Sensitivity of quantum walks to boundary of two-dimensional lattices: approaches from the CGMV method and topological phases

TL;DR

This paper analyzes how two-dimensional quantum walks with boundaries exhibit edge states linked to topological phases, using spectral analysis of CMV matrices and introducing a new topological invariant for gapless spectra.

Contribution

It connects quantum walks to CMV matrices, derives spectra of edge states, and introduces a new topological number applicable when bulk spectra are gapless.

Findings

Edge states are consistent with bulk-edge correspondence predictions.

A new topological number is defined for gapless bulk spectra.

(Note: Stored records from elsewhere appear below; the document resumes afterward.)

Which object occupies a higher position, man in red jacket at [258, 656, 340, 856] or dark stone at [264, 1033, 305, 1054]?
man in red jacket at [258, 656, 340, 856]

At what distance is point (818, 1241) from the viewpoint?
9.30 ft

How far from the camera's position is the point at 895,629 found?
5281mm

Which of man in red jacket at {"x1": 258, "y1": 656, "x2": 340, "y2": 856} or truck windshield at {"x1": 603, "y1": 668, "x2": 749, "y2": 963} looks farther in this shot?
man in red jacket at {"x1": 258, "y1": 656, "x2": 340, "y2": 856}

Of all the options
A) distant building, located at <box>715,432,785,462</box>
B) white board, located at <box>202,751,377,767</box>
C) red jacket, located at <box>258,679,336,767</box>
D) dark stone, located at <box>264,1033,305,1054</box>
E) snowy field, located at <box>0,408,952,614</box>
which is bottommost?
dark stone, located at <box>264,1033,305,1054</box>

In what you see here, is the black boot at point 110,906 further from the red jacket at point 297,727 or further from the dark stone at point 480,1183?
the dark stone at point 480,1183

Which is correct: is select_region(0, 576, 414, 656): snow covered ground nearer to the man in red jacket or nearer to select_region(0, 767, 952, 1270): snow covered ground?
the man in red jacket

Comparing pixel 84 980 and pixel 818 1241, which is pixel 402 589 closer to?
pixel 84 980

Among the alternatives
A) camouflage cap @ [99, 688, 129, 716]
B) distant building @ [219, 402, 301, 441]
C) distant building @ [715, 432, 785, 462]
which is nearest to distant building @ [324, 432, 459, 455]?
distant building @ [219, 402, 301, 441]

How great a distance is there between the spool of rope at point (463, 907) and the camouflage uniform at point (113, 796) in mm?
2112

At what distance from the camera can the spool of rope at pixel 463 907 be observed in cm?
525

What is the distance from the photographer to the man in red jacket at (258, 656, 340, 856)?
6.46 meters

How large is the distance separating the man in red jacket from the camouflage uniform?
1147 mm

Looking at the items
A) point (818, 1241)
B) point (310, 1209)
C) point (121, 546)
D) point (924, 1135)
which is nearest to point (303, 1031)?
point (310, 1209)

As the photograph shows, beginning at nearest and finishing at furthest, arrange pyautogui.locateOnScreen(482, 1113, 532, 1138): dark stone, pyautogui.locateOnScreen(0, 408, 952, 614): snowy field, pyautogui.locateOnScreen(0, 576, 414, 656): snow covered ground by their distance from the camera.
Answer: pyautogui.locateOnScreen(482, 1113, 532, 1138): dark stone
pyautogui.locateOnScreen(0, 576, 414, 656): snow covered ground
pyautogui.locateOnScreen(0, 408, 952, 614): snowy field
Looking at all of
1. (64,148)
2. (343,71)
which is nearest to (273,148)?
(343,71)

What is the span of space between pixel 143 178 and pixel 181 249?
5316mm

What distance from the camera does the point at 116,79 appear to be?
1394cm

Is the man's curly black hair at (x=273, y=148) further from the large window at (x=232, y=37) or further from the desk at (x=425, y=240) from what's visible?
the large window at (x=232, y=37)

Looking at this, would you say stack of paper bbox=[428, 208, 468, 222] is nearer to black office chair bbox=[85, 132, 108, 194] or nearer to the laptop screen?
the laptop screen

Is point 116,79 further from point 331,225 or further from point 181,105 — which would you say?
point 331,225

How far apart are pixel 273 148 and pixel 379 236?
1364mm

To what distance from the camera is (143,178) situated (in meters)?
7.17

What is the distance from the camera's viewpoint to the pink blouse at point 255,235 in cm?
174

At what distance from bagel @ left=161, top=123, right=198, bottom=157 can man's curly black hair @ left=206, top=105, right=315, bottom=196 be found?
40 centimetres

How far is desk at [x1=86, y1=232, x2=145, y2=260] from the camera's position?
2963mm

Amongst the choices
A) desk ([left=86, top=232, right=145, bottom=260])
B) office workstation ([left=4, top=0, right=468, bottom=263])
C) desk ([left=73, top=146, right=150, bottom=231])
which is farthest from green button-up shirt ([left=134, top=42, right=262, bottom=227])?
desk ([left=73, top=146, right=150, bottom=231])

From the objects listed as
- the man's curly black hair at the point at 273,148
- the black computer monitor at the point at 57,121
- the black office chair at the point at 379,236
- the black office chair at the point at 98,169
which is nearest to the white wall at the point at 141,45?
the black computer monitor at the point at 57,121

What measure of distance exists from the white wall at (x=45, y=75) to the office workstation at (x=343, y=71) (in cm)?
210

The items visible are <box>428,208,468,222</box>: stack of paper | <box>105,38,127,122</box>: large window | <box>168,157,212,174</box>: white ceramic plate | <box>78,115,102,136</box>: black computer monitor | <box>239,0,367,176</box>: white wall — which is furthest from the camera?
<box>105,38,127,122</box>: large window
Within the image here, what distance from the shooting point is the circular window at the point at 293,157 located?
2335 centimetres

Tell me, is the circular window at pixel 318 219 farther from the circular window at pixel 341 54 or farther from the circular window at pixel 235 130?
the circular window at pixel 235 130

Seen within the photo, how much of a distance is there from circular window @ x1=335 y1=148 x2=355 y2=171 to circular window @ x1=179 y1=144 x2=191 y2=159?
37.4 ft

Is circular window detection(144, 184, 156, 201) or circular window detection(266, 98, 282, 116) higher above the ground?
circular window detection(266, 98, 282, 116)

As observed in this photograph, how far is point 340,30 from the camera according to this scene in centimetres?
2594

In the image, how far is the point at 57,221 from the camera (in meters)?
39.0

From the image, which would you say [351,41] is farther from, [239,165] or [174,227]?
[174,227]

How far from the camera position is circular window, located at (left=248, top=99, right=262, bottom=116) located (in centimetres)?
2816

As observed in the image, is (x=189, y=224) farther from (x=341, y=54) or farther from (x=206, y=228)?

Edge states influence the asymptotic behavior of quantum walks.

Abstract

In this paper, we treat quantum walks in a two-dimensional lattice with cutting edges along a straight boundary introduced by Asboth and Edge (2015 Phys.Rev. A 91 022324) in order to study one-dimensional edge states originating from topological phases of matter and to obtain collateral evidence of how a quantum walker reacts to the boundary. Firstly, we connect this model to the CMV matrix, which provides a 5-term recursion relation of the Laurent polynomial associated with spectral measure on the unit circle. Secondly,we explicitly derive the spectra of bulk and edge states of the quantum walk with the boundary using spectral analysis of the CMV matrix. Thirdly, while topological numbers of the model studied so far are well-defined only when gaps in the bulk spectrum exist, we find a new topological number defined only when there are no gaps in the bulk spectrum. We confirm that the existence of the spectrum for edge states derived from the CMV matrix is consistent with the prediction from a bulk-edge correspondence using topological numbers calculated in the cases where gaps in the bulk spectrum do or do not exist. Finally, we show how the edge states contribute to the asymptotic behavior of the quantum walk through limit theorems of the finding probability. Conversely, we also propose a differential equation using this limit distribution whose solution is the underlying edge state.